La presidente del Consiglio viene vista come un esempio, ma l’analisi francese è imprecisa: lei non è l’artefice di una “normalizzazione” della destra italiana. Il suo percorso si inserisce nella scia dell’evoluzione di An che nel 1995 aveva già intrapreso una via governativa
In Francia, nelle ultime settimane, si osserva un fiorire di riferimenti positivi a Giorgia Meloni. Un esempio: l’ex capo del governo Edouard Philippe, all’inizio di giugno ha lodato il pragmatismo della premier italiana. Più in generale, Giorgia Meloni viene utilizzata come simbolo di un potenziale scenario di unione delle destre, il che significherebbe nientemeno che l’ascesa al potere del Rassemblement national, nell’ambito di un’alleanza con la destra classica, ossia i Républicains, ma anche con alcuni settori della destra moderata macronista. Questo scenario è sostenuto da diverse personalità negli ambienti conservatori francesi, e molti vedono in figure emergenti come Jordan Bardella (nel Rn) oppure Bruno Retailleau (Républicains) potenziali protagonisti di questa svolta. E’ in questa direzione che si colloca anche l’intervista di Philippe, che con un apprezzamento per Meloni si posiziona come candidato sensibile alle tematiche della destra, se non addirittura aperto a eventuali alleanze in vista delle prossime presidenziali. A luglio, il settimanale Le Point ha dedicato una copertina all’“incredibile Italia”, con articoli elogiativi sulle capacità economiche e politiche del governo italiano e in quel caso, tra l’altro, la tenuta dei conti pubblici italiani è servita a criticare la tendenza francese a sforare regolarmente il proprio deficit.
Abbiamo inoltre osservato aperture francesi sulla gestione della demografia in Italia, un aspetto per certi versi paradossale, considerando che la denatalità italiana costituisce un punto critico, con politiche decisamente meno incisive rispetto a quelle transalpine. Anche l’azione del presidente della Repubblica francese sembra andare nella direzione di una rivalutazione del governo Meloni, come dimostra la visita compiuta a Roma il 3 giugno scorso: un gesto diplomatico volto a ristabilire la piena operatività del rapporto bilaterale. Anche in questo caso si può sostenere che le convergenze e le necessità della politica internazionale abbiano spinto verso questo riavvicinamento. I francesi tendono a leggere l’ascesa al potere di Giorgia Meloni come un fenomeno recente: quello di una traiettoria di moderazione di una presunta “estrema destra” italiana, capace di conciliare le “tre destre”, inglobando Forza Italia e la Lega. Un riferimento, questo, ai temi cari al decano della politologia parigina, René Rémond, che classificava la destra francese in monarchici legittimisti (quindi controrivoluzionari), orleanisti liberali e bonapartisti. Oggi, le tre destre francesi non sono più esattamente le stesse, ma la formula è rimasta viva, ed è quindi piuttosto facile cedere alla tentazione di applicarla anche nel confronto con l’Italia.

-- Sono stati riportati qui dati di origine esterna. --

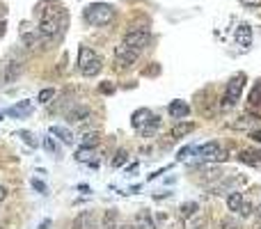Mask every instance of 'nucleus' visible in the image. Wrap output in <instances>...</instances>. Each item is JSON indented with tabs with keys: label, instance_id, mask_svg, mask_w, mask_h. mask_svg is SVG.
Returning <instances> with one entry per match:
<instances>
[{
	"label": "nucleus",
	"instance_id": "nucleus-1",
	"mask_svg": "<svg viewBox=\"0 0 261 229\" xmlns=\"http://www.w3.org/2000/svg\"><path fill=\"white\" fill-rule=\"evenodd\" d=\"M82 18H85V23H90V26L101 28V26H108V23L114 18V10H112V5H108V2H92V5L85 7Z\"/></svg>",
	"mask_w": 261,
	"mask_h": 229
},
{
	"label": "nucleus",
	"instance_id": "nucleus-2",
	"mask_svg": "<svg viewBox=\"0 0 261 229\" xmlns=\"http://www.w3.org/2000/svg\"><path fill=\"white\" fill-rule=\"evenodd\" d=\"M130 124H133V128H136V131H140L142 136H154V133H156V128L160 126V117H158V114H154L149 108H140L138 112H133V120H130Z\"/></svg>",
	"mask_w": 261,
	"mask_h": 229
},
{
	"label": "nucleus",
	"instance_id": "nucleus-3",
	"mask_svg": "<svg viewBox=\"0 0 261 229\" xmlns=\"http://www.w3.org/2000/svg\"><path fill=\"white\" fill-rule=\"evenodd\" d=\"M101 66H104V62H101V58H98L96 53H94L92 48H87V46H80V50H78V69H80L82 76L87 78H94L101 71Z\"/></svg>",
	"mask_w": 261,
	"mask_h": 229
},
{
	"label": "nucleus",
	"instance_id": "nucleus-4",
	"mask_svg": "<svg viewBox=\"0 0 261 229\" xmlns=\"http://www.w3.org/2000/svg\"><path fill=\"white\" fill-rule=\"evenodd\" d=\"M192 154H195V160H204V163H216V160L229 158V154L224 152V149H220L218 142H206V144L192 149Z\"/></svg>",
	"mask_w": 261,
	"mask_h": 229
},
{
	"label": "nucleus",
	"instance_id": "nucleus-5",
	"mask_svg": "<svg viewBox=\"0 0 261 229\" xmlns=\"http://www.w3.org/2000/svg\"><path fill=\"white\" fill-rule=\"evenodd\" d=\"M62 18H64V12H58V14H48L39 21L37 32L42 34L44 39H50V37H58L62 30Z\"/></svg>",
	"mask_w": 261,
	"mask_h": 229
},
{
	"label": "nucleus",
	"instance_id": "nucleus-6",
	"mask_svg": "<svg viewBox=\"0 0 261 229\" xmlns=\"http://www.w3.org/2000/svg\"><path fill=\"white\" fill-rule=\"evenodd\" d=\"M243 88H245V76L243 74H236L232 80H229V85H227V90H224V96H222V108L227 110V108H234L236 106V101L240 98V92H243Z\"/></svg>",
	"mask_w": 261,
	"mask_h": 229
},
{
	"label": "nucleus",
	"instance_id": "nucleus-7",
	"mask_svg": "<svg viewBox=\"0 0 261 229\" xmlns=\"http://www.w3.org/2000/svg\"><path fill=\"white\" fill-rule=\"evenodd\" d=\"M149 39H152L149 30H144V28H130L128 32L124 34V42H122V44L133 48V50H142L149 44Z\"/></svg>",
	"mask_w": 261,
	"mask_h": 229
},
{
	"label": "nucleus",
	"instance_id": "nucleus-8",
	"mask_svg": "<svg viewBox=\"0 0 261 229\" xmlns=\"http://www.w3.org/2000/svg\"><path fill=\"white\" fill-rule=\"evenodd\" d=\"M138 58H140V50H133V48H128V46L122 44L120 48H117V53H114L117 69H130V66L138 62Z\"/></svg>",
	"mask_w": 261,
	"mask_h": 229
},
{
	"label": "nucleus",
	"instance_id": "nucleus-9",
	"mask_svg": "<svg viewBox=\"0 0 261 229\" xmlns=\"http://www.w3.org/2000/svg\"><path fill=\"white\" fill-rule=\"evenodd\" d=\"M30 112H32V104L30 101H18V104H14L7 110V114H10L12 120H26Z\"/></svg>",
	"mask_w": 261,
	"mask_h": 229
},
{
	"label": "nucleus",
	"instance_id": "nucleus-10",
	"mask_svg": "<svg viewBox=\"0 0 261 229\" xmlns=\"http://www.w3.org/2000/svg\"><path fill=\"white\" fill-rule=\"evenodd\" d=\"M236 44L240 46V48H248V46L252 44V28L248 26V23H240L238 28H236Z\"/></svg>",
	"mask_w": 261,
	"mask_h": 229
},
{
	"label": "nucleus",
	"instance_id": "nucleus-11",
	"mask_svg": "<svg viewBox=\"0 0 261 229\" xmlns=\"http://www.w3.org/2000/svg\"><path fill=\"white\" fill-rule=\"evenodd\" d=\"M90 114H92V110L87 108V106H76V108H71L69 112H66V120H69L71 124H80V122L90 120Z\"/></svg>",
	"mask_w": 261,
	"mask_h": 229
},
{
	"label": "nucleus",
	"instance_id": "nucleus-12",
	"mask_svg": "<svg viewBox=\"0 0 261 229\" xmlns=\"http://www.w3.org/2000/svg\"><path fill=\"white\" fill-rule=\"evenodd\" d=\"M168 112L172 114L176 122H181V120H186V117L190 114V106L186 104V101H172L170 108H168Z\"/></svg>",
	"mask_w": 261,
	"mask_h": 229
},
{
	"label": "nucleus",
	"instance_id": "nucleus-13",
	"mask_svg": "<svg viewBox=\"0 0 261 229\" xmlns=\"http://www.w3.org/2000/svg\"><path fill=\"white\" fill-rule=\"evenodd\" d=\"M238 160L248 165H254V168H261V152L259 149H245V152L238 154Z\"/></svg>",
	"mask_w": 261,
	"mask_h": 229
},
{
	"label": "nucleus",
	"instance_id": "nucleus-14",
	"mask_svg": "<svg viewBox=\"0 0 261 229\" xmlns=\"http://www.w3.org/2000/svg\"><path fill=\"white\" fill-rule=\"evenodd\" d=\"M136 229H156V222H154L152 213H149V211H140V213H138Z\"/></svg>",
	"mask_w": 261,
	"mask_h": 229
},
{
	"label": "nucleus",
	"instance_id": "nucleus-15",
	"mask_svg": "<svg viewBox=\"0 0 261 229\" xmlns=\"http://www.w3.org/2000/svg\"><path fill=\"white\" fill-rule=\"evenodd\" d=\"M74 229H94V216L90 211L80 213V216L74 220Z\"/></svg>",
	"mask_w": 261,
	"mask_h": 229
},
{
	"label": "nucleus",
	"instance_id": "nucleus-16",
	"mask_svg": "<svg viewBox=\"0 0 261 229\" xmlns=\"http://www.w3.org/2000/svg\"><path fill=\"white\" fill-rule=\"evenodd\" d=\"M50 133L53 136H58V140L60 142H64V144H74V136H71V131L69 128H64V126H50Z\"/></svg>",
	"mask_w": 261,
	"mask_h": 229
},
{
	"label": "nucleus",
	"instance_id": "nucleus-17",
	"mask_svg": "<svg viewBox=\"0 0 261 229\" xmlns=\"http://www.w3.org/2000/svg\"><path fill=\"white\" fill-rule=\"evenodd\" d=\"M243 204H245L243 192H232V195L227 197V206H229V211H238V213H240Z\"/></svg>",
	"mask_w": 261,
	"mask_h": 229
},
{
	"label": "nucleus",
	"instance_id": "nucleus-18",
	"mask_svg": "<svg viewBox=\"0 0 261 229\" xmlns=\"http://www.w3.org/2000/svg\"><path fill=\"white\" fill-rule=\"evenodd\" d=\"M21 71H23L21 62H10V66H7V71H5V80L7 82H14L18 76H21Z\"/></svg>",
	"mask_w": 261,
	"mask_h": 229
},
{
	"label": "nucleus",
	"instance_id": "nucleus-19",
	"mask_svg": "<svg viewBox=\"0 0 261 229\" xmlns=\"http://www.w3.org/2000/svg\"><path fill=\"white\" fill-rule=\"evenodd\" d=\"M192 128H195V124H190V122H184V124H176L172 128V138L174 140H179V138L188 136V133H192Z\"/></svg>",
	"mask_w": 261,
	"mask_h": 229
},
{
	"label": "nucleus",
	"instance_id": "nucleus-20",
	"mask_svg": "<svg viewBox=\"0 0 261 229\" xmlns=\"http://www.w3.org/2000/svg\"><path fill=\"white\" fill-rule=\"evenodd\" d=\"M80 140H82V147H96L101 142V138H98V133H85Z\"/></svg>",
	"mask_w": 261,
	"mask_h": 229
},
{
	"label": "nucleus",
	"instance_id": "nucleus-21",
	"mask_svg": "<svg viewBox=\"0 0 261 229\" xmlns=\"http://www.w3.org/2000/svg\"><path fill=\"white\" fill-rule=\"evenodd\" d=\"M53 96H55V90L48 88V90H42V92H39V98H37V101H39V104H48Z\"/></svg>",
	"mask_w": 261,
	"mask_h": 229
},
{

Ma questo calcolo politico dimentica alcuni parametri fondamentali. Il primo è che le ultime elezioni non hanno prodotto una maggioranza nel paese, ma hanno comunque segnalato un netto rifiuto nei confronti dell’ascesa al potere del Rassemblement national, con l’unione delle destre (proposta da ex Républicains come Eric Ciotti) fortemente ridimensionata. Inoltre, si è aperta una competizione a destra con l’ascesa di Bruno Retailleau alla presidenza dei Républicains, il che offre loro una concreta possibilità di riconquistare lo spazio neo-gollista e dunque l’egemonia sulla destra. L’interesse francese per l’Italia può essere accolto positivamente a Roma, il problema, però, è che l’analisi francese è largamente imprecisa. Come spesso accade, l’interesse francese è una proiezione delle proprie visioni e non implica una reale conoscenza delle dinamiche italiane. Il percorso di Giorgia Meloni si inserisce nella scia dell’evoluzione di Alleanza Nazionale, che con la svolta di Fiuggi del 1995 aveva già intrapreso una via governativa, nel contesto delle alleanze architettate da Silvio Berlusconi.
Si tratta quindi di una storia lunga, che non corrisponde alla lettura francese secondo cui Meloni sarebbe l’artefice di una “normalizzazione” della destra italiana. Se applichiamo alla Francia una griglia di lettura italiana, la trasformazione del Rassemblement national in un partito di governo esplicitamente postlepenista sarebbe una condizione necessaria per entrare realmente in una dialettica di potere con le altre forze di destra. Si tratta, però, di un passaggio che l’analisi francese tende a ignorare, e ciò può legittimamente far sorgere dubbi sulla reale concretezza di questa “droite à l’italienne”.